Elle bénéficie ainsi, entre avril et juin 2020, soit d’indemnités de maternité soit d’allocations droit passerelle.
Le 17 juin 2021, son organisme assureur lui réclame le remboursement d’un montant de l’ordre de 740 €.
Une seconde décision intervient le 8 décembre 2021, ajoutant celui de 92,5 €.
Un recours est introduit contre ces deux décisions.
La décision du tribunal
Par jugement du 7 juin 2022, le tribunal a joint les causes et a fait droit à la position de la demanderesse.
L’organisme assureur interjette appel.
La décision de la cour
La cour rappelle qu’en vertu de l’article 28, § 2, de l’arrêté royal du 20 juillet 1971 instituant une assurance indemnités et une assurance maternité en faveur des travailleurs indépendants et des conjoints aidants, tel qu’en vigueur à l’époque, les prestations sont refusées pour la période couverte par la prestation financière mensuelle octroyée en vertu du chapitre 3 de la loi du 23 mars 2020 modifiant la loi du 22 décembre 2016 instaurant un droit passerelle en faveur des travailleurs indépendants et introduisant les mesures temporaires dans le cadre du COVID-19 en faveur des travailleurs indépendants.
L’article 99 du même arrêté royal prévoit quant à lui que, dans la mesure où il n’y est pas dérogé, les dispositions du titre I qui concernent l’incapacité de travail sont applicables en ce qui concerne l’assurance maternité. Il en résulte que l’article 28 § 2, trouve également à s’appliquer aux indemnités de maternité.
La cour rappelle ensuite la finalité du droit passerelle organisé par la loi du 22 décembre 2016, modifiée par celle du 23 mars 2020 ci-dessus.
Elle reprend la position de la mutuelle, qui découle d’une note de l’INAMI du 15 mai 2020 (B7 2020/08). Celle-ci prévoit que lorsque l’incapacité de travail n’a pas encore commencé au début du mois calendrier mais qu’elle débute au cours de celui-ci et se poursuit par après et que l’assuré, pour le même mois, bénéficie également de l’allocation financière dans le cadre du droit passerelle de crise, il n’a pas droit aux indemnités d’incapacité pour le mois en cause, dans la mesure où il peut être déduit que l’événement sur la base duquel le droit passerelle de crise est invoqué existait avant la survenance du risque. Le droit aux indemnités d’incapacité existe cependant à partir du début du mois calendrier suivant.
L’intéressée ayant bénéficié du droit passerelle en avril, elle n’est, pour la mutuelle, pas fondée à obtenir les indemnités d’incapacité pour les jours d’avril qui tombent après la période pendant laquelle elle a bénéficié du droit passerelle. En ce qui concerne le mois de mai, pendant lequel elle a perçu les allocations de droit passerelle du 14 au 20, elle ne peut bénéficier des indemnités d’incapacité pour les jours de ce mois postérieurs à cette période.
Par conséquent, deux périodes en avril et mai ont été indemnisées à tort dans le cadre des indemnités de maternité. La mutuelle considère également que les indemnités de droit passerelle sont prioritaires par rapport aux indemnités de maternité.

DONNÉES FOURNIES:
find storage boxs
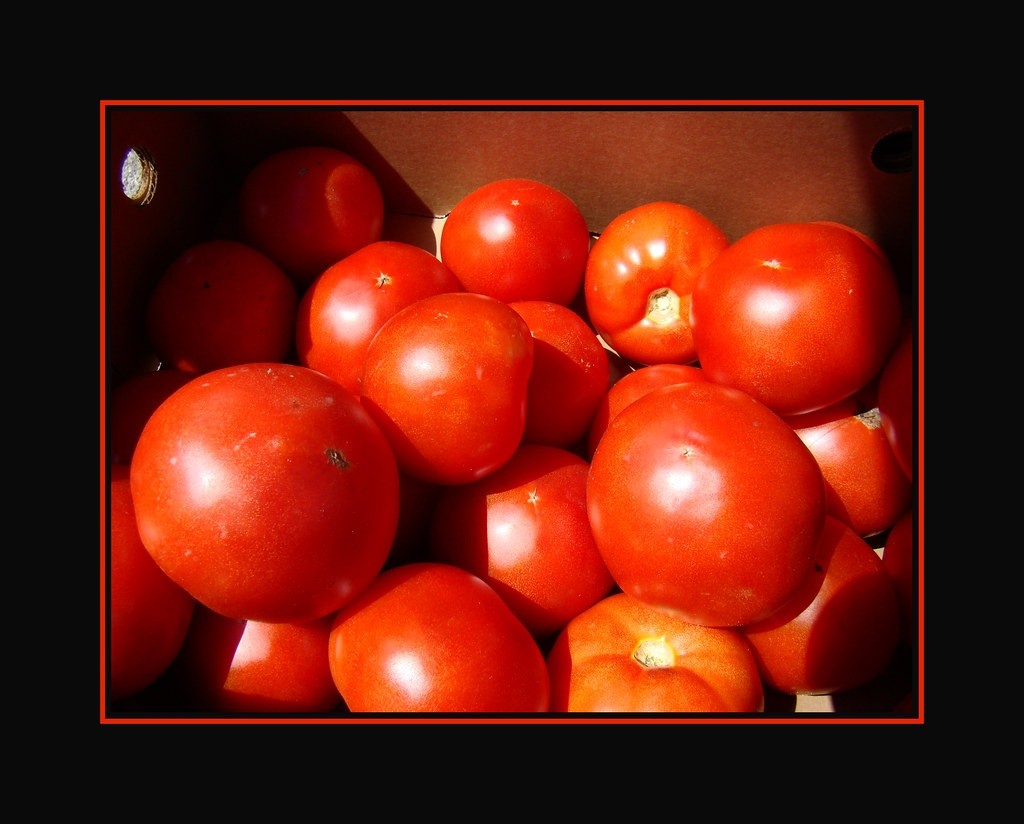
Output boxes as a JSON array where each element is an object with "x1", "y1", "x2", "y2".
[{"x1": 96, "y1": 99, "x2": 926, "y2": 726}]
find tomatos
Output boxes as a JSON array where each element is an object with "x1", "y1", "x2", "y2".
[{"x1": 110, "y1": 151, "x2": 913, "y2": 714}]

CONSIGNE:
Recopiez à l'identique le passage du texte sur le droit passerelle qui commence aux mots « Le 17 juin 2021, son » et s'arrête après « assureur interjette appel. ».

CORRIGÉ:
Le 17 juin 2021, son organisme assureur lui réclame le remboursement d’un montant de l’ordre de 740 €.
Une seconde décision intervient le 8 décembre 2021, ajoutant celui de 92,5 €.
Un recours est introduit contre ces deux décisions.
La décision du tribunal
Par jugement du 7 juin 2022, le tribunal a joint les causes et a fait droit à la position de la demanderesse.
L’organisme assureur interjette appel.